### [WORK TO COMPLETE]
Output the following lines without changing anything in them.

[Extracted data entries]

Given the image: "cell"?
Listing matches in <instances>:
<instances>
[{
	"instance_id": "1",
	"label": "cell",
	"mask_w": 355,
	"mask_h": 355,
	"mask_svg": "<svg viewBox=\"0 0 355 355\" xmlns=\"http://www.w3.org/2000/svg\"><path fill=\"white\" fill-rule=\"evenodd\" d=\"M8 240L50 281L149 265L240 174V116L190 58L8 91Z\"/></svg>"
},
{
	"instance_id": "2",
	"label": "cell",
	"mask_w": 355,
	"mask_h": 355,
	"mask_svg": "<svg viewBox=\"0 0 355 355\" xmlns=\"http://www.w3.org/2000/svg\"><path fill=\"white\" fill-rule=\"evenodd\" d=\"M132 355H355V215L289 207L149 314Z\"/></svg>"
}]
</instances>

### [REPLY TO THE TASK]
Given the image: "cell"?
Listing matches in <instances>:
<instances>
[{
	"instance_id": "1",
	"label": "cell",
	"mask_w": 355,
	"mask_h": 355,
	"mask_svg": "<svg viewBox=\"0 0 355 355\" xmlns=\"http://www.w3.org/2000/svg\"><path fill=\"white\" fill-rule=\"evenodd\" d=\"M8 240L50 281L149 265L240 174V116L190 58L8 91Z\"/></svg>"
},
{
	"instance_id": "2",
	"label": "cell",
	"mask_w": 355,
	"mask_h": 355,
	"mask_svg": "<svg viewBox=\"0 0 355 355\" xmlns=\"http://www.w3.org/2000/svg\"><path fill=\"white\" fill-rule=\"evenodd\" d=\"M132 355H355V215L289 207L149 314Z\"/></svg>"
}]
</instances>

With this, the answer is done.